Glycosylphosphatidylinositol-anchored Proteins Play an Important Role in the Biogenesis of the Alzheimer's Amyloid beta -Protein

Kumar Sambamurti, Daniel Sevlever, Thillai Koothan, Lawrence M. Refolo, Inga Pinnix, Swetal Gandhi, Luisa Onstead, Linda Younkin, Christian M. Prada, Debra Yager, Yasumasa Ohyagi, Christopher B. Eckman, Terrone L. Rosenberry, and Steven G. Younkin

From the Mayo Clinic, Jacksonville, Florida 32224

The Alzheimer's amyloid protein (Abeta ) is released from the larger amyloid beta -protein precursor (APP) by unidentified enzymes referred to as beta - and gamma -secretase. beta -Secretase cleaves APP on the amino side of Abeta producing a large secreted derivative (sAPPbeta ) and an Abeta -bearing C-terminal derivative that is subsequently cleaved by gamma -secretase to release Abeta . Alternative cleavage of the APP by alpha -secretase at Abeta 16/17 releases the secreted derivative sAPPalpha . In yeast, alpha -secretase activity has been attributed to glycosylphosphatidylinositol (GPI)-anchored aspartyl proteases.
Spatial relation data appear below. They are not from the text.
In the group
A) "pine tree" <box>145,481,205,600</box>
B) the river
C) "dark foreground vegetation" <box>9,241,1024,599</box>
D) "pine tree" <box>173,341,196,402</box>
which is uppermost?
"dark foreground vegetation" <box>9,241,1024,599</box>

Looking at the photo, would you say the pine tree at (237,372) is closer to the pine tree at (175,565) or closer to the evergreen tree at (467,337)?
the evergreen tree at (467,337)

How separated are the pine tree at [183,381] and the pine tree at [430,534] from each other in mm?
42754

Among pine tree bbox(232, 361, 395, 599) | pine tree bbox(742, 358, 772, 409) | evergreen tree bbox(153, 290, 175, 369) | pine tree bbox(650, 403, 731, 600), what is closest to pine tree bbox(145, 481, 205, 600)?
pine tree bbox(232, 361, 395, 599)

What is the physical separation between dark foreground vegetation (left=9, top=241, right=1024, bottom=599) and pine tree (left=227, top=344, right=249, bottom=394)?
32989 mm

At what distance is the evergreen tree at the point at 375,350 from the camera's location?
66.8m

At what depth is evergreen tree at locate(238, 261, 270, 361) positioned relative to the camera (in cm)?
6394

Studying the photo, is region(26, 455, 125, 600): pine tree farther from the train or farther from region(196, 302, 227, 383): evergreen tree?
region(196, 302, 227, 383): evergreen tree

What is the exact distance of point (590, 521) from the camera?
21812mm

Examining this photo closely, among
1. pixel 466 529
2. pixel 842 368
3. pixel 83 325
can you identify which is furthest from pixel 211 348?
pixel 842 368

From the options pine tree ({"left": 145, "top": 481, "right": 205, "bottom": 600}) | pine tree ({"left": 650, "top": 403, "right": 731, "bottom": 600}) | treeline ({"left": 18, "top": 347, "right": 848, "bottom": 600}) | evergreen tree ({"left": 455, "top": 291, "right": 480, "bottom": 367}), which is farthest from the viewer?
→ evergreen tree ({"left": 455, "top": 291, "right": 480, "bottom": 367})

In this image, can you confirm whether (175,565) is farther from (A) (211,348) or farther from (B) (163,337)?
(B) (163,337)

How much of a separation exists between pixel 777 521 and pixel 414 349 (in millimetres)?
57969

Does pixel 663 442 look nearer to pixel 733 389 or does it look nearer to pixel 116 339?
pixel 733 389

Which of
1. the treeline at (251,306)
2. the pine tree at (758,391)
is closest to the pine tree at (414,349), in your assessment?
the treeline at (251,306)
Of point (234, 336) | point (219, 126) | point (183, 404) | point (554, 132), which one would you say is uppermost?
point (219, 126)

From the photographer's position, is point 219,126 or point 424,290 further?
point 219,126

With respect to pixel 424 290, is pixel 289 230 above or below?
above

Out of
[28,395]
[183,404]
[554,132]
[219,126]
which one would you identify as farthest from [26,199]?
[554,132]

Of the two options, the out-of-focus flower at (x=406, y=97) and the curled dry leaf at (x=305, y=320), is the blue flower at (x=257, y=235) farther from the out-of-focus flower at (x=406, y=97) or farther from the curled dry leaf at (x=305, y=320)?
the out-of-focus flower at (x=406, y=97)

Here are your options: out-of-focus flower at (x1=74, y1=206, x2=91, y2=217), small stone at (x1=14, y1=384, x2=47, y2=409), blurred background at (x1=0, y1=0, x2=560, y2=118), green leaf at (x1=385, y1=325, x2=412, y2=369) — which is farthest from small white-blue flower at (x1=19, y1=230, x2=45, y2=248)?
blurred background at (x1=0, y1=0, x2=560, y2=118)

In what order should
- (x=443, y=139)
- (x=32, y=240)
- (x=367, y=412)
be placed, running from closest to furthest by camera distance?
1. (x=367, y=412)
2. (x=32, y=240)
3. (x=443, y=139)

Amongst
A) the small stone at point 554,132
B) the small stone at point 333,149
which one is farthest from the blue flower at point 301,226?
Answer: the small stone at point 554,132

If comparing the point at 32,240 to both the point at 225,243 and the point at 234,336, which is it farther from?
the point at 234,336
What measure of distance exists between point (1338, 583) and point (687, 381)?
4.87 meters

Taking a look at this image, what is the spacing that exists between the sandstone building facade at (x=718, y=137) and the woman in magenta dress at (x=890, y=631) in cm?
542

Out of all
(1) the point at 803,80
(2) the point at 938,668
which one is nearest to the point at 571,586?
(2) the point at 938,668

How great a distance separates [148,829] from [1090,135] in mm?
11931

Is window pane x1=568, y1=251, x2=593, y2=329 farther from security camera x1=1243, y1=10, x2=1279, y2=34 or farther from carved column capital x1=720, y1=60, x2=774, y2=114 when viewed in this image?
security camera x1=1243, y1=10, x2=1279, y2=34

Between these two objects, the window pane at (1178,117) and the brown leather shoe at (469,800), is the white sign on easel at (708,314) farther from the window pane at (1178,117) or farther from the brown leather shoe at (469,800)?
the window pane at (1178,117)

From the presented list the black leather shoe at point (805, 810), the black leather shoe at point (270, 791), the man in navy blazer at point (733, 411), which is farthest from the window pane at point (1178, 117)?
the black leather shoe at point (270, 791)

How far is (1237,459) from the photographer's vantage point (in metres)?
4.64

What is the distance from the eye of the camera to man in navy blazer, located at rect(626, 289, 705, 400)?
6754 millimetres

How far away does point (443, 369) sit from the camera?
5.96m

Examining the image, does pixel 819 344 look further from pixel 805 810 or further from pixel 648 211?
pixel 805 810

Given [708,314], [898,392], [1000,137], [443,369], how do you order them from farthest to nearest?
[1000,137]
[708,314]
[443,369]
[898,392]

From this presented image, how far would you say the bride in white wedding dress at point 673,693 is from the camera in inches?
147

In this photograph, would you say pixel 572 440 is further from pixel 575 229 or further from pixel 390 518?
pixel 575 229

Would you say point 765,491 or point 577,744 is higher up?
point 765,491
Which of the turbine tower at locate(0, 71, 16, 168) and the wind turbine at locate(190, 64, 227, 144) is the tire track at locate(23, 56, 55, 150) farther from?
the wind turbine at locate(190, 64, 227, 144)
To examine the role of GPI-anchored proteins, we specifically removed these proteins from the surface of mammalian cells using phosphatidylinositol-specific phospholipase C (PI-PLC). PI-PLC treatment of fetal guinea pig brain cultures substantially reduced the amount of Abeta 40 and Abeta 42 in the medium but had no effect on sAPPalpha . A mutant CHO cell line (gpi85), which lacks GPI-anchored proteins, secreted lower levels of Abeta 40, Abeta 42, and sAPPbeta than its parental line (GPI+). When this parental line was treated with PI-PLC, Abeta 40, Abeta 42, and sAPPbeta decreased to levels similar to those observed in the mutant line, and the mutant line was resistant to these effects of PI-PLC. These findings provide strong evidence that one or more GPI-anchored proteins play an important role in beta -secretase activity and Abeta secretion in mammalian cells. The cell-surface GPI-anchored protein(s) involved in Abeta biogenesis may be excellent therapeutic target(s) in Alzheimer's disease.


Copyright © 1999 by The American Society for Biochemistry and Molecular Biology, Inc.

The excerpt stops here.